Tuesday, October 11, 2011

Primary Sourcing

Nicholas Cook writes about the "Beethovenian model of the authoritative edition" (Cook p.89) as it developed as an ideal for score-writers and performers alike. Composers began finding their pieces more complicated than the score would allow and took it upon themselves to elaborate on the engraving conventions at the time. Musicians, likewise were met with rising standards in maintaining the integrity of the score and conveying the specifics of the music to the audience.

It is an unfortunate reality that our records of music aren't always perfect; multiple editions of pieces are actually quite common and are generally well received, especially in the notorious cases of Stravinsky and Liszt. The transcendental romantic ideal prompted the desire for the 'best' transcription, one they would feel comfortable leaving in the hands of history. Little did they realize the many versions of their pieces would actually end up preserved, and in some cases performed as pieces in their own right.
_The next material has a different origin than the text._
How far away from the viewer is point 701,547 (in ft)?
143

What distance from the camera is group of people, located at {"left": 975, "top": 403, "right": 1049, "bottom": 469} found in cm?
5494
This practice of publishing revised editions comes as a response to a once-basic truth: notation is the only way to preserve and communicate music. Living in the age of recording technology, this is no longer the case. Notation software, forums and blogs, youtube and other social media websites are changing the way humans pass on their music. It is now very easy and affordable to arrange music and distribute sheet music, necessary for live performance.

It is interesting to listen to recordings of composers playing their own pieces. Hear Rachmaninoff playing: Rachmaninoff piano concerto no. 2.

While the recording quality is not pristine, you can still hear details in the piano playing. While enjoyable to listen to, I would not go so far as to suggest it is the definitive recording of the piece. Rather, it is one of many versions which come from informed study in the classical tradition of interpreting works. Likewise, it calls attention to the context in which a piece is composed--be it by the composer for their own performance, like Liszt or Bach, or for other people (Tchaikovsky's piano concerto for someone else, as he could not play the piano virtuosically). As Rachmaninoff plays expressively, we are allowed a glimpse into his compositional process as he phrases the melodies just as he intended (ignoring the massive amount of sound data lost in early recording).

Indeed, the high quality recording technology of today allows us to generate accurate representations and reproductions of musical ideas. Tools like the internet and social media allow communication of these ideas on a grand scale reliably and affordably. This phenomena will alter the development of all types of music and how it is received by audiences.

In closing, consider modern composers such as Nico Muhly. While composing for and participating in live music productions, he publishes scores for performable works. On the other hand, he is also credited as a recording artist and for creating hard copies of his conceptions. Right away, we are given the "authoritative edition" musicologists have been searching for. This primary sourcing will serve to help future generations study the music being composed today.